It has been a beautiful start to the day. The sun kissed tree tops reflect off the shimmering green on to a sky that’s so blue that your eyes will hurt, with a few scattered tufts of white. The slanting sun rays touch softly and playfully upon the tops of the buildings making them look magical. The peaks of the nearby hills stand out in vivid contrast to the blue sky and the thin mist. Where the sun is, there are supporting elements of purple and pink skies… The whole atmosphere seems mystical, those once-in-a-rare-while kind of moods. Nature has welcomed monsoon. Time for us to do so
What happens when a city-bred, concretised person goes, following what the tacky call ‘the voice within’ into the lap of Nature? The entity beneath the concrete emerges, and the city-bred recognises himself for what he is – human.

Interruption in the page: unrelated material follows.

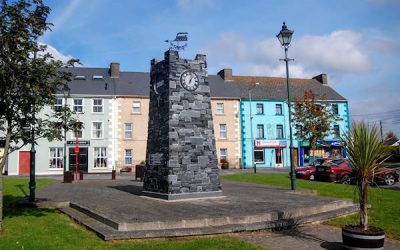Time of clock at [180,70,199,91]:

This realisation dawned on me as I made my 1st ever trip (okay, I’ve been to places before that haven’t yet been bitten by the development bug, and by the virtue of which, host the welcome sight of green; but then, those were official excursion trips organised by my college (read compulsory)) to a place not far from the city that can be, for convenience sake, called a forest.
A bird-watching trail, it culminated into a beautiful experience of sightings of various birds, and more importantly, coming in contact of people actually in tune with Nature (I’d come to think that such species of humans hardly exist). Nah, it’s not just all talk and no action. Various people, from different walks of life, in their own little ways bring Nature closer to us ‘civilised’ beings. They are those whom we see probably everyday. The college professor, the apparently good-for-nothing guy-next-door, the girl in our bus who is a tomboy, the school-going kid who can identify well over 100 local birds…
We learn today in a very definitive manner. We live our own lives and judge others by using standard definitions as the yardstick. But beyond it all lies the source of our origin. Soil. The place where we came from and the place where we eventually end up. It is important to stay connected with that part of our being, just to make our transition smoother, if not to create sustainability.
Pause. Listen around. You’ll probably hear ten different sounds around you. Noises maybe, if you live in a metropolis. Each tone has a different texture, a different depth. And when you start recognising this, you truly hear your own Self.
Oh, what a joy is it to be listening to whistling, chirping, cooing birds!